Melinda's so brainwashed that she can’t look at Danny’s behavior objectively anymore, siding with him no matter what ludicrous arguments come out of his mouth. Melinda, you don’t need Danny. You can find someone better than him. And since Danny’s face got caved in, someone better looking, too.

#7 - Violence isn’t the answer. (Nehemiah)
Having grown up with a mother who made drugs a priority instead of her son, it’s easy to see why Nehemiah has trouble trusting people. What’s harder to understand is why violence is always his first choice of action. If he’s not punching someone or pushing girls out of his way, he intimidates people by posing as if he is going to hit them. That kind of aggressive posturing isn’t instinctive. It’s learned.
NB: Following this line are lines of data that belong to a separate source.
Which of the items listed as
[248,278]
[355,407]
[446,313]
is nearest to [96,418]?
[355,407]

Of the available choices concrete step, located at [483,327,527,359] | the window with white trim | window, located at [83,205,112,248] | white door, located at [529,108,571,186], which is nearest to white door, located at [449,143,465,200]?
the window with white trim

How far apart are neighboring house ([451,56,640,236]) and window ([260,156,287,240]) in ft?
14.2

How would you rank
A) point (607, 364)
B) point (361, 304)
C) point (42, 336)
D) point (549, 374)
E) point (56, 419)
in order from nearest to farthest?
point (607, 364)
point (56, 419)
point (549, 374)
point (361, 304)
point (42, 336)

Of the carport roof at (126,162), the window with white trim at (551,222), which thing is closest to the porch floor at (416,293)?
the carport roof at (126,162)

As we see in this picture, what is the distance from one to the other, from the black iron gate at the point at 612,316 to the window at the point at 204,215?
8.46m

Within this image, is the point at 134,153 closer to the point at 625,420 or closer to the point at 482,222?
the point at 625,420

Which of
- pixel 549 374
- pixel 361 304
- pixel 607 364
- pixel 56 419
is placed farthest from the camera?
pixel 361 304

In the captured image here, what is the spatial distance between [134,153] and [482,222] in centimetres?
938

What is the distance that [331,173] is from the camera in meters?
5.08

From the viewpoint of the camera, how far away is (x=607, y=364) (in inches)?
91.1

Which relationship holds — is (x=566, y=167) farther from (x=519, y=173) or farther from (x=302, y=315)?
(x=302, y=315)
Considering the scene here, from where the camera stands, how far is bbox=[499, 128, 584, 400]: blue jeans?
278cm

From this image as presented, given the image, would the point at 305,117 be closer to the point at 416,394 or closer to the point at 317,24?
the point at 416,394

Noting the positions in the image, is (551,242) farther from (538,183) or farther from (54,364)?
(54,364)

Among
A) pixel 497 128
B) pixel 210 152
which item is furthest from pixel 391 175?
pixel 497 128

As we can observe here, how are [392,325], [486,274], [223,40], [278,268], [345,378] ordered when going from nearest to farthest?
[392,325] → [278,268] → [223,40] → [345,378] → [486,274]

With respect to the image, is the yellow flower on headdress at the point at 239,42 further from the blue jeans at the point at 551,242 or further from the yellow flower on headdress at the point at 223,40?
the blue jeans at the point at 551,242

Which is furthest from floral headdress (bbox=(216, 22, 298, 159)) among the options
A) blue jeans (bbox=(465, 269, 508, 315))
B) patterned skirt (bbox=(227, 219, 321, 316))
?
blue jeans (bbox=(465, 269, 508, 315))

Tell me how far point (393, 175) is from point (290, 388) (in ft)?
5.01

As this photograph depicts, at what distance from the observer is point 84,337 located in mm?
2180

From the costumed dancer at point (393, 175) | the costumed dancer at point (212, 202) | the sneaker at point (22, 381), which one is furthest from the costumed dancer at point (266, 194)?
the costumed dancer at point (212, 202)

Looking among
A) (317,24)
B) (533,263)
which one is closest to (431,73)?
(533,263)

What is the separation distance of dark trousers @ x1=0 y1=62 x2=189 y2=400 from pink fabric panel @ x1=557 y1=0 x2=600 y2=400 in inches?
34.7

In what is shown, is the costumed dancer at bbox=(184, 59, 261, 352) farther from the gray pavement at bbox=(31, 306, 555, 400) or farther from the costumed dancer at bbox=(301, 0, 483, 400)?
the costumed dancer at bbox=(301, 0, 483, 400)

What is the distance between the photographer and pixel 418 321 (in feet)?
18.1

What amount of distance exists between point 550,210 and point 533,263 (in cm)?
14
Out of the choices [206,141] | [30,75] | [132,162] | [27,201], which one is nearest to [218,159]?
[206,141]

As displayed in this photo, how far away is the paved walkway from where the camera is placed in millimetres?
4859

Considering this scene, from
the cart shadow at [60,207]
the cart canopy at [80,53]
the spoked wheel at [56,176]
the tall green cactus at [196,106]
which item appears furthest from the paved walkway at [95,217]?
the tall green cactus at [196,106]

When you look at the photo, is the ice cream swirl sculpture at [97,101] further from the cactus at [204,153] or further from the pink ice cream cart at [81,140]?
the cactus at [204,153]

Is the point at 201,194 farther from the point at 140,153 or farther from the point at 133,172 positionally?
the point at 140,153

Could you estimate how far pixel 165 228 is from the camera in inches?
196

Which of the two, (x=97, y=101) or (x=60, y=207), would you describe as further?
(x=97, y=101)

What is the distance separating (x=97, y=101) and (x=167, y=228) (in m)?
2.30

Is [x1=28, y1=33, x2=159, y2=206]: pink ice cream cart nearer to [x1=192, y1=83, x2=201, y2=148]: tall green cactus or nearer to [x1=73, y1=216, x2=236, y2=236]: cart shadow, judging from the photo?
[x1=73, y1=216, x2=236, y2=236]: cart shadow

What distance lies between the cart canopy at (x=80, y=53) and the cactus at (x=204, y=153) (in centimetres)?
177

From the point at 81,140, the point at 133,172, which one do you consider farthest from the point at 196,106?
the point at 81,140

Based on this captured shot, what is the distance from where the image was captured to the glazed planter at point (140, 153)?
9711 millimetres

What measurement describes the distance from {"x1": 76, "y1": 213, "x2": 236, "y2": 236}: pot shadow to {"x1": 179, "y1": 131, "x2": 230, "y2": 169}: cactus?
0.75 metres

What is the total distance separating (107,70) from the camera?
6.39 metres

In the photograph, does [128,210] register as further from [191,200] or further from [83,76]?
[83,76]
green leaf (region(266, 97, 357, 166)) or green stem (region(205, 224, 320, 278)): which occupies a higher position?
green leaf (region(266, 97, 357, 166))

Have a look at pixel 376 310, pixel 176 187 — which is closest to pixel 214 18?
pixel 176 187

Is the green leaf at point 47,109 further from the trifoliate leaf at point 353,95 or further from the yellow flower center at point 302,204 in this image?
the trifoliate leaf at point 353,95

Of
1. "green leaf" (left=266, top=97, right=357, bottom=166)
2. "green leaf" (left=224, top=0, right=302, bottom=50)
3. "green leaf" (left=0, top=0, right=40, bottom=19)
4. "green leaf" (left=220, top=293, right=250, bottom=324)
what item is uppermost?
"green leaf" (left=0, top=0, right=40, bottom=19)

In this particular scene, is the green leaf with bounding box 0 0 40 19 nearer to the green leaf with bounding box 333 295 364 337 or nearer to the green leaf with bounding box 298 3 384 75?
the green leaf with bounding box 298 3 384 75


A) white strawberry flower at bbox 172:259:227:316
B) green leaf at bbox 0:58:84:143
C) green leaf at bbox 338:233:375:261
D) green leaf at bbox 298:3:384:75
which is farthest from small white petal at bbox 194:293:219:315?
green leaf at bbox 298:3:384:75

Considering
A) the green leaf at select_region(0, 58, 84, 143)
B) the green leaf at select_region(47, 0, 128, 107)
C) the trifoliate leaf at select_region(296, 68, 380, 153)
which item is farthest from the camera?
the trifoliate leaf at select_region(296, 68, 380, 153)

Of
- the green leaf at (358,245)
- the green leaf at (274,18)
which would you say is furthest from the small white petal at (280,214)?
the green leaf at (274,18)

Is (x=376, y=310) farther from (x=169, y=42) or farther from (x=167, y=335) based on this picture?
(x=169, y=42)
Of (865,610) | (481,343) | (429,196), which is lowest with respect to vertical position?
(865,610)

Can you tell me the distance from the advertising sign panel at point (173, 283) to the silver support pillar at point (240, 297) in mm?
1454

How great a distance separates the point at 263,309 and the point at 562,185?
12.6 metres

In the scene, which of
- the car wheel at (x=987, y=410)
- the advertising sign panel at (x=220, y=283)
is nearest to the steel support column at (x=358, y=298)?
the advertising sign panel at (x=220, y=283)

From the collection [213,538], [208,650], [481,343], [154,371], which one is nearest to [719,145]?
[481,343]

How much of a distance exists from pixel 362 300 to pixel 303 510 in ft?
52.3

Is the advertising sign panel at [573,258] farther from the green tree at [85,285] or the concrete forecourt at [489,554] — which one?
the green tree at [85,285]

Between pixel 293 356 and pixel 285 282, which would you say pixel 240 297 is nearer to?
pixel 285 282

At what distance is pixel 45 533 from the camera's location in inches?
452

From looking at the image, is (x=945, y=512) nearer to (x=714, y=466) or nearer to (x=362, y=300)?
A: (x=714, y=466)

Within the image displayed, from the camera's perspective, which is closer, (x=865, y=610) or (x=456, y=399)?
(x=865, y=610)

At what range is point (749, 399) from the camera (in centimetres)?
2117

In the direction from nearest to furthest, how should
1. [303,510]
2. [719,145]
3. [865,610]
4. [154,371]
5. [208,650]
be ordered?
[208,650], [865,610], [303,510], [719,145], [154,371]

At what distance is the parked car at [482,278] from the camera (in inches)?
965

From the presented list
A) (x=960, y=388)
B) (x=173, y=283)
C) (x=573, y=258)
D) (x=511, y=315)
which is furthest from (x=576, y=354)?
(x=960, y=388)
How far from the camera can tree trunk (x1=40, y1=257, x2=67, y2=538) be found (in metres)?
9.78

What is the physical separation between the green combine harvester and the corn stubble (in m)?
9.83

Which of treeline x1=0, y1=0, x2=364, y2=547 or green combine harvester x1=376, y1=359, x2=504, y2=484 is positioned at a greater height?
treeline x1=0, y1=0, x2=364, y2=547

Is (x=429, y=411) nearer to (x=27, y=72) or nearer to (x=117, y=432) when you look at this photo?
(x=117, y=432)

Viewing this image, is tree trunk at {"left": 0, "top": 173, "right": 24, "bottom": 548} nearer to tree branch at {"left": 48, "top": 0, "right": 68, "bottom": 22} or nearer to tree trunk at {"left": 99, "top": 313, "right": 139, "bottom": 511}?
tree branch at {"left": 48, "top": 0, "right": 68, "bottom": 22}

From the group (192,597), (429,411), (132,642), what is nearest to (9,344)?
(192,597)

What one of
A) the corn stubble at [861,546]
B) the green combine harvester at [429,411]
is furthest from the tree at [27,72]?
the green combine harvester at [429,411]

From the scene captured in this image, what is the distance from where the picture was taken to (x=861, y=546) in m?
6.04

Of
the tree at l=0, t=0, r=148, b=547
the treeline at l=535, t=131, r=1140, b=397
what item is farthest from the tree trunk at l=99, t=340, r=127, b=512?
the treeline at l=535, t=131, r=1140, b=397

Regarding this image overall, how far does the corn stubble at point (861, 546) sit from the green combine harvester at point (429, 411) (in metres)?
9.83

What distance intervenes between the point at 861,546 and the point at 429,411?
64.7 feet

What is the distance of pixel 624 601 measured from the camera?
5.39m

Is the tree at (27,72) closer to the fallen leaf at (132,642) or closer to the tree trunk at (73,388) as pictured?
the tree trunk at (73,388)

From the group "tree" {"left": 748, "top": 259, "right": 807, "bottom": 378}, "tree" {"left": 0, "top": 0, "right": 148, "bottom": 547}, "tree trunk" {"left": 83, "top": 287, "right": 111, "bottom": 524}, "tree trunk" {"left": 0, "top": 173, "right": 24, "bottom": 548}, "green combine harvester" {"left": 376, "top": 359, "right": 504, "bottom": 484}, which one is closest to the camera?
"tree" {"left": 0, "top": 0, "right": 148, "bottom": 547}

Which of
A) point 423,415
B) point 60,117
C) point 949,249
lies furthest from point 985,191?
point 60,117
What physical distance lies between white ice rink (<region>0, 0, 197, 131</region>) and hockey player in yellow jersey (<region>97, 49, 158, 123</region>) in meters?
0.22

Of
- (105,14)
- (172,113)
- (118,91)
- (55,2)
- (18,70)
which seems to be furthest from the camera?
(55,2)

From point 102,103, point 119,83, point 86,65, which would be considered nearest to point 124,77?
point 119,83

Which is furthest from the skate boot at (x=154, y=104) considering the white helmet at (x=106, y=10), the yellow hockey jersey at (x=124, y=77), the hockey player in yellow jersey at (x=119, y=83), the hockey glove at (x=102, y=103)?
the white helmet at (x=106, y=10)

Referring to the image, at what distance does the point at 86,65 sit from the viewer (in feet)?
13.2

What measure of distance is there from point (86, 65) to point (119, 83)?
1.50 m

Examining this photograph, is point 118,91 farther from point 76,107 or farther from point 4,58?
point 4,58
While it’s sad that he had to learn to take care of himself by landing the first punch, it’s still wrong. You can’t hit someone just because they make you mad. And a drunken stupor is no excuse. Just like driving drunk, it means you didn’t care enough about others to keep some measure of self-control.

Nehemiah has some major problems, or else he wouldn't have sabotaged the opportunities he was given on The Real World. He’s a film student whose job was to make a movie. He was introduced to professionals in the field. But when he should have been home working on the project, Nehemiah went out, drank, and got arrested. He’s violent, irresponsible, and unremorseful. Who’d want to work with someone like that? Nehemiah needs to see a therapist before he gets himself into real trouble.